Return the following data exactly, with all pictures left out.
== Segment start ==
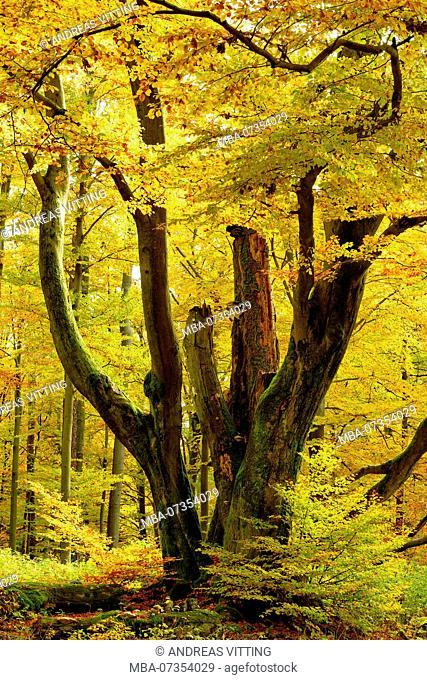 Giant old moss-covered beech tree in the near-natural foliaceous forest in autumn, Spessart nature park, Weibersbrunn, Bavaria, Germany, Europe
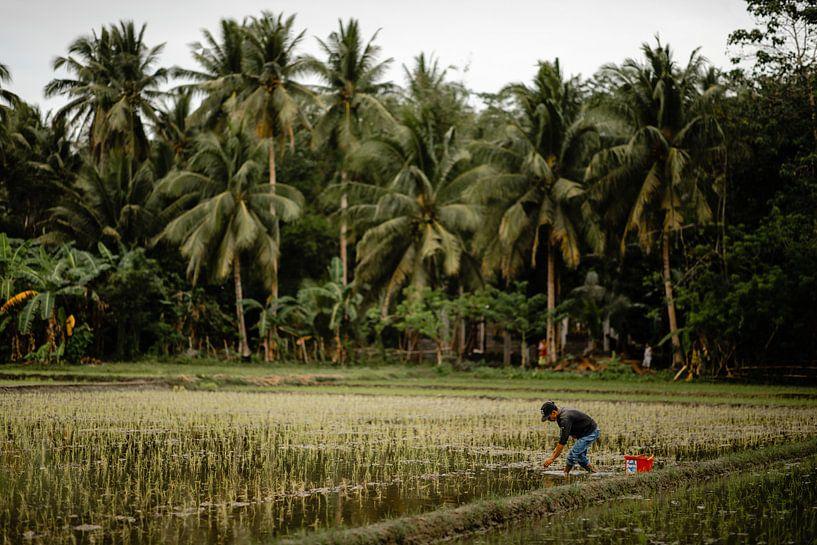 Man aan het werk op rijstveld in de Filipijnen van Yvette Baur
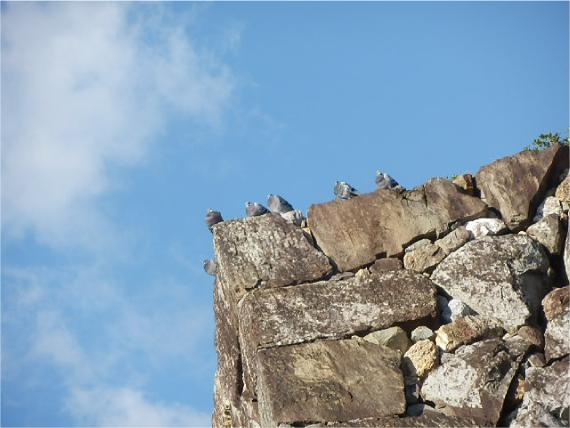 高知城石垣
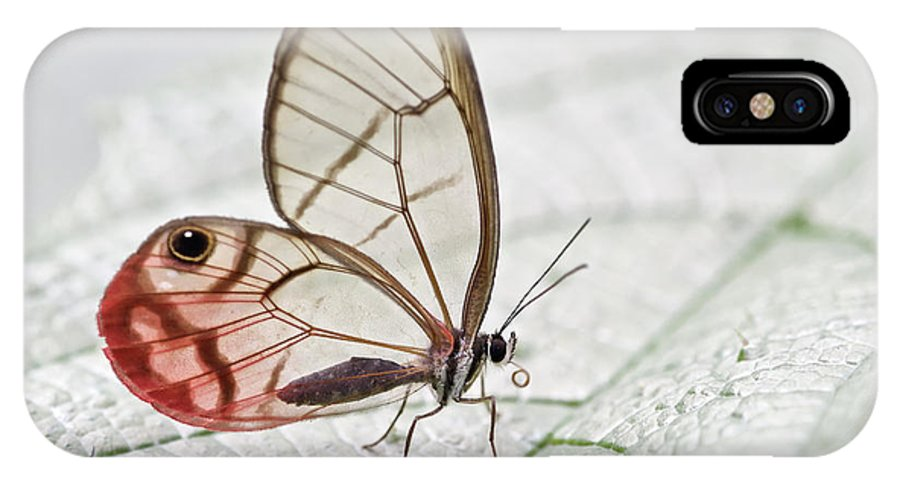 Fn IPhone X Case featuring the photograph Pink-tipped Clearwing Satyr Cithaerias by James Christensen
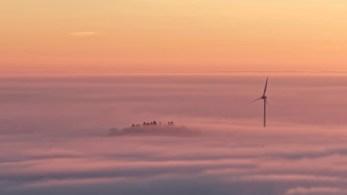 Die Bäume und das Windrad im Nebel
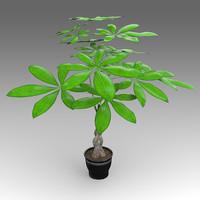 pachira aquatica plant house 3d x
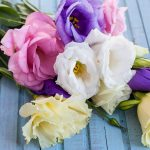 Kinds Of Flowers For Particular Occasions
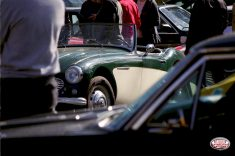 orleans-expo-voitures-mail-austinhealey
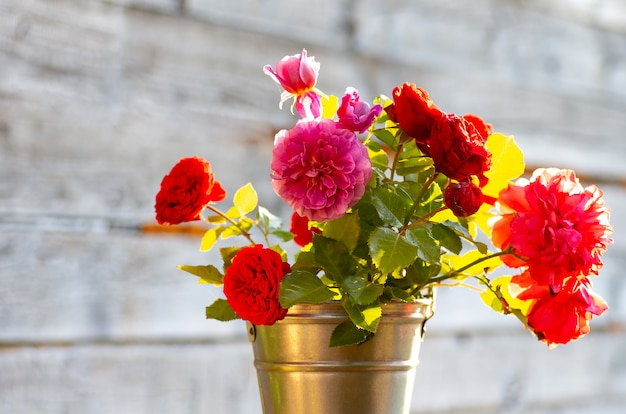 Un bouquet di rose fresche da giardino in un secchio di alluminio. giornata di sole, retroilluminazione.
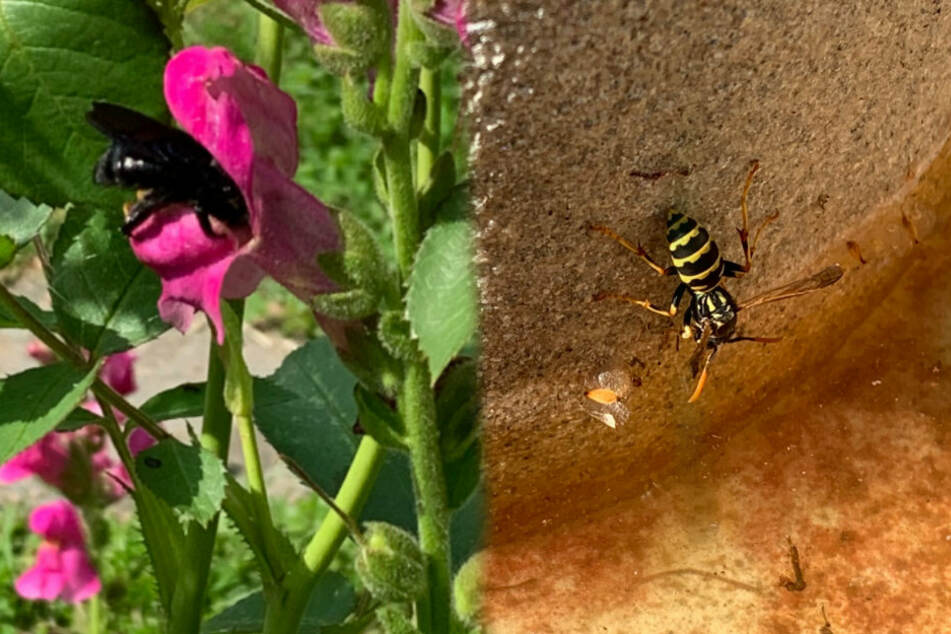 So könnt Ihr Insekten bei Hitze und Trockenheit helfen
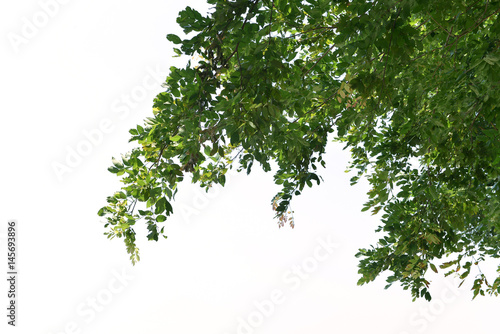 Foto  Foreground of lush trees isolated on white background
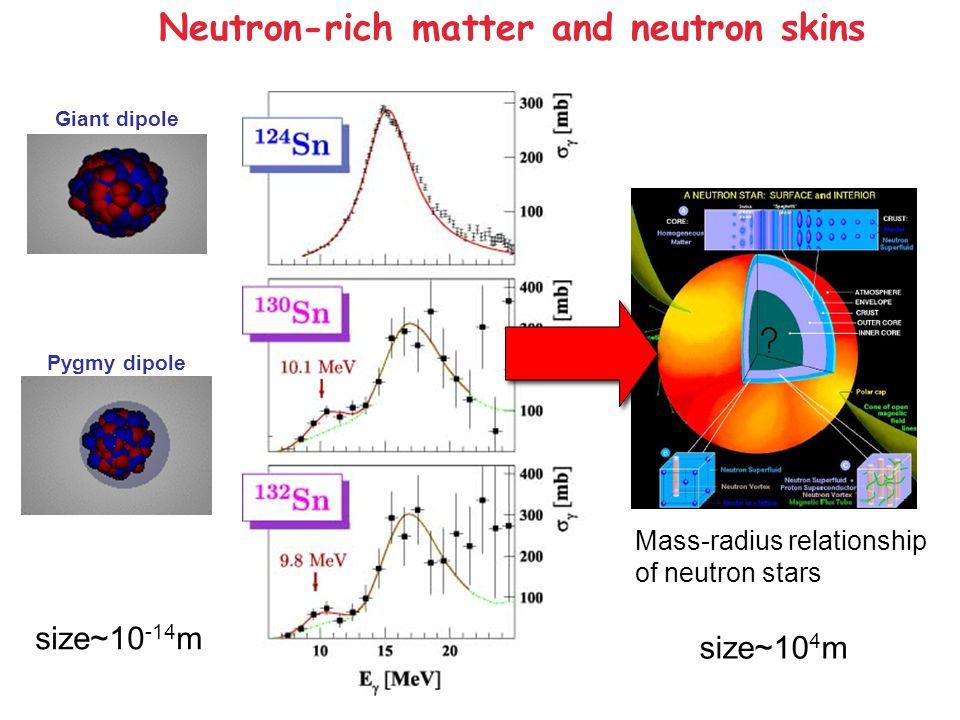 Neutron-rich matter and neutron skins Giant dipole Pygmy dipole size~10 -14 m Mass-radius relationship of neutron stars size~10 4 m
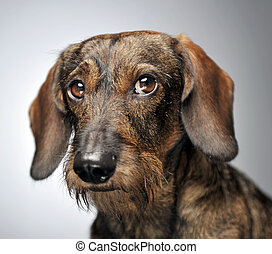 wired hair dachshund portait in gray studio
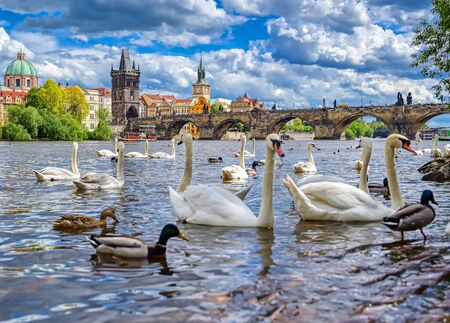 A view of Old Town Prague and the Charles Bridge across the Vltava River filled with swans in Prague, Czech Republic.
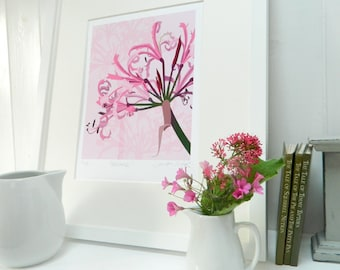Pink Flower Wall Art Print, Nerine - mounted floral giclee print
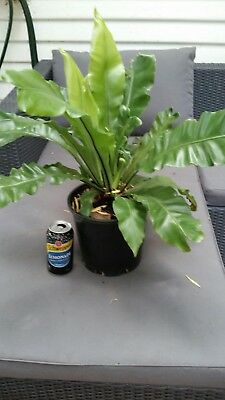 BIRDS NEST FERN 150mm pot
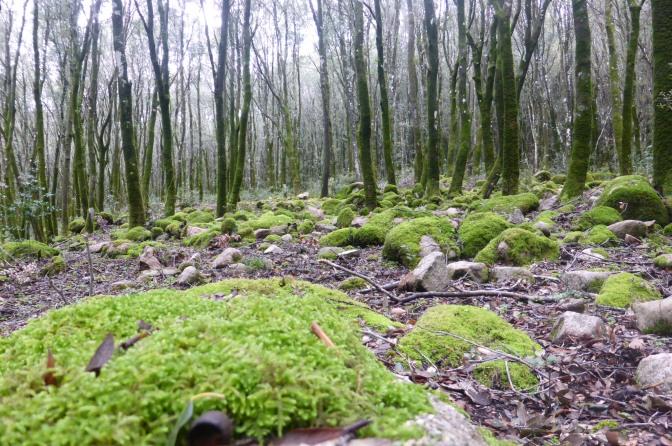 forest,marganai.mountainbiking,sardinia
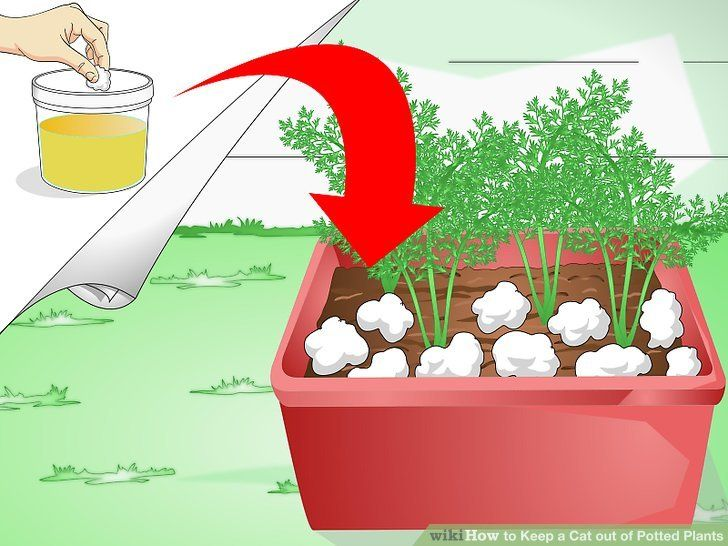 Zils M. reccomend Cat peeing in plants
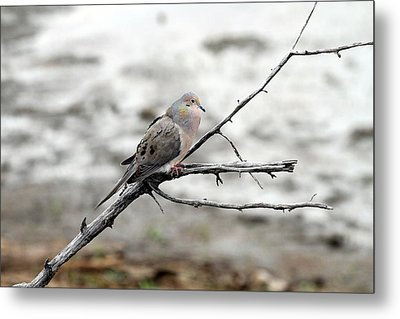 Metal Print featuring the photograph Good Morning Dove by Elizabeth Winter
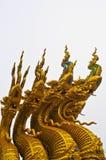 Fünf goldene Schlangen Stockbilder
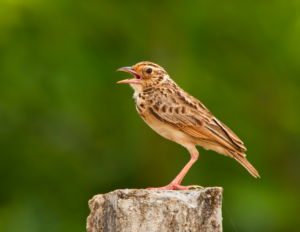 Jerdon's Bushlark. Note the heavy built, thick bill, short tail © Vinoba Anand (see in checklist)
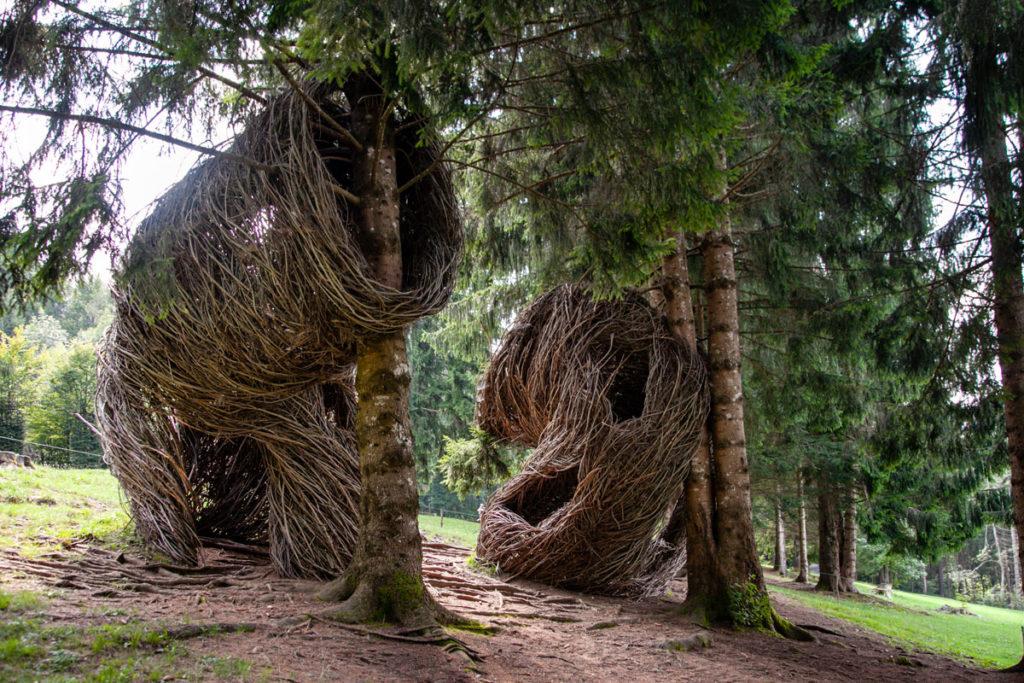 Le tane degli alberi di Arte Sella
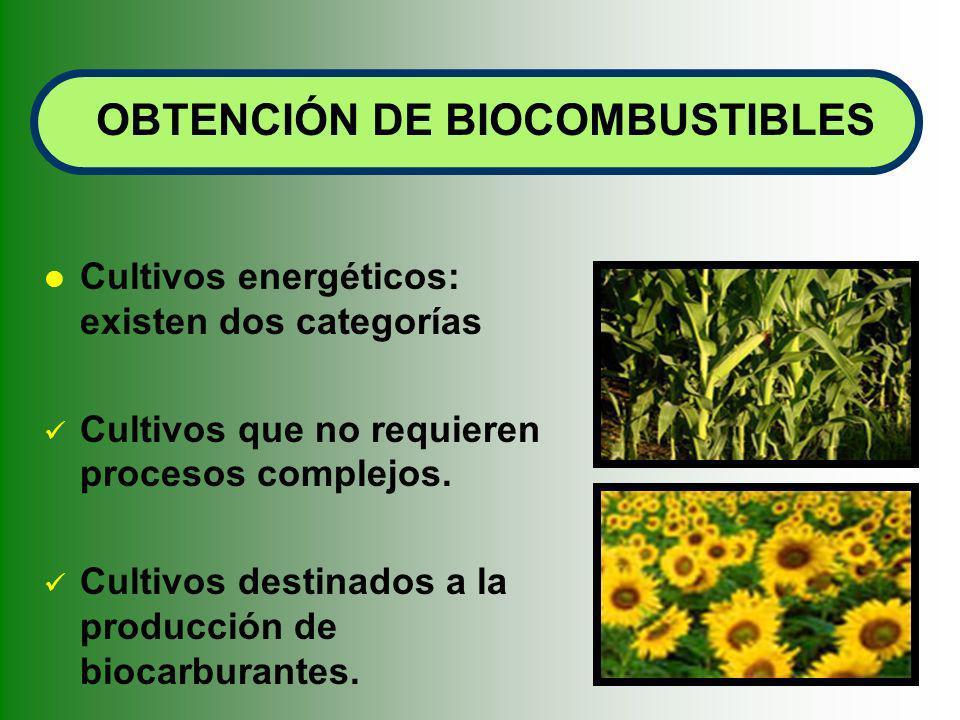 Cultivos energéticos: existen dos categorías Cultivos que no requieren procesos complejos. Cultivos destinados a la producción de biocarburantes. OBTE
== Segment end ==
• **TASK OUTPUT**:
 Giant old moss-covered beech tree in the near-natural foliaceous forest in autumn, Spessart nature park, Weibersbrunn, Bavaria, Germany, Europe
 Man aan het werk op rijstveld in de Filipijnen van Yvette Baur
 高知城石垣
 Fn IPhone X Case featuring the photograph Pink-tipped Clearwing Satyr Cithaerias by James Christensen
 Die Bäume und das Windrad im Nebel
 pachira aquatica plant house 3d x
 Kinds Of Flowers For Particular Occasions
 orleans-expo-voitures-mail-austinhealey
 Un bouquet di rose fresche da giardino in un secchio di alluminio. giornata di sole, retroilluminazione.
 So könnt Ihr Insekten bei Hitze und Trockenheit helfen
 Foto  Foreground of lush trees isolated on white background
 Neutron-rich matter and neutron skins Giant dipole Pygmy dipole size~10 -14 m Mass-radius relationship of neutron stars size~10 4 m
 wired hair dachshund portait in gray studio
 A view of Old Town Prague and the Charles Bridge across the Vltava River filled with swans in Prague, Czech Republic.
Pink Flower Wall Art Print, Nerine - mounted floral giclee print
 BIRDS NEST FERN 150mm pot
 forest,marganai.mountainbiking,sardinia
 Zils M. reccomend Cat peeing in plants
 Metal Print featuring the photograph Good Morning Dove by Elizabeth Winter
 Fünf goldene Schlangen Stockbilder
 Jerdon's Bushlark. Note the heavy built, thick bill, short tail © Vinoba Anand (see in checklist)
 Le tane degli alberi di Arte Sella
 Cultivos energéticos: existen dos categorías Cultivos que no requieren procesos complejos. Cultivos destinados a la producción de biocarburantes. OBTE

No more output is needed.